Judith Green, NNJ -NOW Board member, speaking at Freedom Rally in Hackensack 2/20/17.

 

Hello! I am happy to be here with all of you to share in this vigil by talking about women’s equality.

To paraphrase Justice Ruth Bader Ginsburg, there is no equality between men and women if women are denied control over their own bodies. And women’s rights to justice are, as you know, human rights.

That is why we refuse to revisit the era before Roe, a time of anguish, desperation, deaths, mutilations, distorted and ruined lives, impoverishment and loss of potential, all inflicted on us by people who believe their moral tenets give them the right to control our lives and bodies.   

 As Dr. Willie J. Parker, an African-American gynecologist, said on the moral issue in a recent interview for the New York Times Magazine (2/12/17):

“A fetus is not a person…I don’t hold fetal life and the life of a woman equally…I find myself unable to demote [a woman’s] aspirations because of the aspirations someone else has for the fetus she is carrying”

He continued,

 

 “Abortion is ultimately about ownership of a body…I come from a heritage of people who know what it’s like to have your life controlled by somebody else…if you don’t control your reproduction, you don’t control anything else about your life.” (Bold type added.)

In other words, women are complete, valuable human beings whose right to seek personal fulfillment is the same as men’s; we are all peers.  Please note too that our whole society benefits from the increasing autonomy of women, as it does from shedding discrimination in all human spheres.

So, for sexual equality, we need reproductive justice – including

a) Accessible, affordable birth control without restrictions on the type, and regardless of the relationship status of the woman.

b) Safe, accessible, affordable abortion services.
These services are vital as we assert with pride that we are sexually functioning women who, in conjunction with a man, sometimes have pregnancies that are unfeasible - for any number of valid reasons.  According to the Guttmacher Institute, four in ten women have abortions during their reproductive lives.

Abortions always have and always will occur whether or not they are accessible, safe, or affordable.
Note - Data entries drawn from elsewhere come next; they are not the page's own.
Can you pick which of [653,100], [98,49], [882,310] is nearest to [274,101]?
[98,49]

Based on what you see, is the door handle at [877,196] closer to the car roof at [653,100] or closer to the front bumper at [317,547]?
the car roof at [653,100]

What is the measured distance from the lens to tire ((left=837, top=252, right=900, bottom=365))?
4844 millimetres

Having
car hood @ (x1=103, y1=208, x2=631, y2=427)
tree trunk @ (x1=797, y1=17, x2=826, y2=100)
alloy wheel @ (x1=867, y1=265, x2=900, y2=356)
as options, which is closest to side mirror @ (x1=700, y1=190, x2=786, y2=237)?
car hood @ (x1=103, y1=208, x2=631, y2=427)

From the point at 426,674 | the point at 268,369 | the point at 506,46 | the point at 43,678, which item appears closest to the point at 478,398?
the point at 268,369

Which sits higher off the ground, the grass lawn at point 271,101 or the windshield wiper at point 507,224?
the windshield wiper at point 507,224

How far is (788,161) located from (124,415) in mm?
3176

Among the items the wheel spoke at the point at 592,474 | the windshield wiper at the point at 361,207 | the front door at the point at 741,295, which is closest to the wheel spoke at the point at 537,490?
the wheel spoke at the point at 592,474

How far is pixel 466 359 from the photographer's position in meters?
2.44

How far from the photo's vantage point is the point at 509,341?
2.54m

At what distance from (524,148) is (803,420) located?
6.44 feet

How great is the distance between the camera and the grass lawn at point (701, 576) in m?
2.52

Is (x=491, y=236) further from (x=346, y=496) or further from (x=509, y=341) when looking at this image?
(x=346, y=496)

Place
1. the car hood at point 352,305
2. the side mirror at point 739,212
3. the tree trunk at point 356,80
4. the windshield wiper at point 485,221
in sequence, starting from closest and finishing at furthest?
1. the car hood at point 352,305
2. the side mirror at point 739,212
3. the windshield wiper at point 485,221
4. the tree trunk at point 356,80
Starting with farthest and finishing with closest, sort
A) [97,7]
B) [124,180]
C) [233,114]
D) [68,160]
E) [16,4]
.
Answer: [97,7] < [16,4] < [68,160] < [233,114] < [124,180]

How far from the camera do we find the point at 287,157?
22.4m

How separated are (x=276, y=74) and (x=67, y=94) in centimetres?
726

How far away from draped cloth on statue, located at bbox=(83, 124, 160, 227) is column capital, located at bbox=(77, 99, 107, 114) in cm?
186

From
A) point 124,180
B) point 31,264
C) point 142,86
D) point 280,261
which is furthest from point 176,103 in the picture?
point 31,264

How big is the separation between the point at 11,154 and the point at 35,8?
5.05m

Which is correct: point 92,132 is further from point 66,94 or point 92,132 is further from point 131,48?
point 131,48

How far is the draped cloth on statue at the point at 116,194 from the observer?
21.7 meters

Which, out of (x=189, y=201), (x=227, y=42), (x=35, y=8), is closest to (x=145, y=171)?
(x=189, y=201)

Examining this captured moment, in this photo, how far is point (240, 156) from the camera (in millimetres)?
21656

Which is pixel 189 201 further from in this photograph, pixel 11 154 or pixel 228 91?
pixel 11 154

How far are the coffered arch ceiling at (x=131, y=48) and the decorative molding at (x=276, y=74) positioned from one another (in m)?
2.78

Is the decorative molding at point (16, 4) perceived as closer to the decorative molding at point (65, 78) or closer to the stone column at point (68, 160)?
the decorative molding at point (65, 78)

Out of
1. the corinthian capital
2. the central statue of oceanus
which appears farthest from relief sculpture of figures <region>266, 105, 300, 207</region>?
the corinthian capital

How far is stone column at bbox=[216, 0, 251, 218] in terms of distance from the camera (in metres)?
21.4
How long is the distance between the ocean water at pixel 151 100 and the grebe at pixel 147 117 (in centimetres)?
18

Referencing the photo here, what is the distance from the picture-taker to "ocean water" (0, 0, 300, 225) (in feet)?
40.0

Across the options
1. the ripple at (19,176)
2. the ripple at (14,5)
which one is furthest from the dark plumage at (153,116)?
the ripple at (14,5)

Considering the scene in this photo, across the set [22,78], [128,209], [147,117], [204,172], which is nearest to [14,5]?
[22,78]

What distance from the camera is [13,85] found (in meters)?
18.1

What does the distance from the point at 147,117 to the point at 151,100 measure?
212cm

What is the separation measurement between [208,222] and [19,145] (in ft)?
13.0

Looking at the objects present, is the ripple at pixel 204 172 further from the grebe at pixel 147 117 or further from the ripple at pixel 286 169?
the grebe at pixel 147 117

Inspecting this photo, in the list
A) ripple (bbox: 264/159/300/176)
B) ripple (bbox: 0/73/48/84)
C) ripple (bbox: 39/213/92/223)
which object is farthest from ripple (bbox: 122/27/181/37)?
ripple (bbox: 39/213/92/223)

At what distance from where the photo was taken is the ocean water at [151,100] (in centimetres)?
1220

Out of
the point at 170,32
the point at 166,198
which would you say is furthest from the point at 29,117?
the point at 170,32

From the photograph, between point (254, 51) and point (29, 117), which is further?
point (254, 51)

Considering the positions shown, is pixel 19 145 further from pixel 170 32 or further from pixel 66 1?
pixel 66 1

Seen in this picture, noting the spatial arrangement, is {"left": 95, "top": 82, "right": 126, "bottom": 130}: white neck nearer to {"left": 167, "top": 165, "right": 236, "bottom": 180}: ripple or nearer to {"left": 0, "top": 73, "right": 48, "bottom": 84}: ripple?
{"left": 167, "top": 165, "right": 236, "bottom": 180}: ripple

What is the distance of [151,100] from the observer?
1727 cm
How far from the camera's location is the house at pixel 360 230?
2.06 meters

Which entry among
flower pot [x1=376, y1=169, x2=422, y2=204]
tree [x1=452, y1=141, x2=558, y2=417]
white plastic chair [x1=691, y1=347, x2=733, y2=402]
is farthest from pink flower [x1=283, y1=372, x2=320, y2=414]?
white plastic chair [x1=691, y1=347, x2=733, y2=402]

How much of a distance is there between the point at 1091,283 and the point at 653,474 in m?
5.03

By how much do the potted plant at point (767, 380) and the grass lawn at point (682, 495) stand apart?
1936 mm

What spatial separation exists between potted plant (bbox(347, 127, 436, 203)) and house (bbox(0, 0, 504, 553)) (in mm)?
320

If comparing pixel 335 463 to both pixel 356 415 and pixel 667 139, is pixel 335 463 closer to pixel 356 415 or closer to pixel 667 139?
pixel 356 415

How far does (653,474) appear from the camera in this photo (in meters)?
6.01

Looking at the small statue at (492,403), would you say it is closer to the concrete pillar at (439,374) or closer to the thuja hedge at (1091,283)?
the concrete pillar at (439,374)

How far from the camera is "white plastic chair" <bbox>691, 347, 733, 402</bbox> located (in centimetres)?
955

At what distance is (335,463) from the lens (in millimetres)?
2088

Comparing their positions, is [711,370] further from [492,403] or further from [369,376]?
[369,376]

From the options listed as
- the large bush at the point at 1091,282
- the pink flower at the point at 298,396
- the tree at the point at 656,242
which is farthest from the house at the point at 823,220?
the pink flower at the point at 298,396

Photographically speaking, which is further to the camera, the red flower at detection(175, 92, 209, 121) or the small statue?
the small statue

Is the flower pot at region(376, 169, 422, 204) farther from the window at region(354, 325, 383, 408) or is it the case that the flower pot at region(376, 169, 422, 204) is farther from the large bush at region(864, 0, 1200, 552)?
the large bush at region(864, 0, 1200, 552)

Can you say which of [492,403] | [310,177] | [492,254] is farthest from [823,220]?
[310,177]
Women in wealthy families generally have access to safe abortions, which highlights the hypocrisy involved in restrictions and the double discrimination: against women and against the poor.  

The feminist writer Katha Pollitt points out that begging for exclusions, however important they are, such as the right to terminate a pregnancy in cases of rape, incest, or danger to the mother’s life, assumes that abortion foes have the stage, and we will gratefully settle for whatever they allow. Well, let’s take back the stage and speak out without shame!

I am speaking out now. I had sexual relationships and an abortion while in college. The decision to terminate my pregnancy was agonizing, but was right for me at that time. Unfortunately, that time was way before Roe v. Wade. The anguish I went through to obtain an abortion was more stressful in many ways than the decision and the procedure itself. And I was among the lucky ones! Convoluted and humiliating as it was, I found a route to a safe abortion, unlike many other desperate women in those days.

Today let’s emphasize that women’s sovereignty over their reproductive lives is essential for sexual equality. This sovereignty is inviolate and no government or religious body in a democracy has the right to deny it.

And that is a truth we must work to insure.

Right now, we can work at the State level by applying repeated pressure on our Legislators to protect and further women’s equality. We need carefully constructed legislation, which NJ NOW and other women’s rights groups are working toward, to shield us from the human rights destroyers currently in charge of our federal government. Although liberal minded people don’t usually invoke states’ rights, in this case we must!

In sum, let everyone whose rights are under attack, and all who understand the corrosive effects of discrimination on liberty, join together to preserve and extend America’s core democratic values.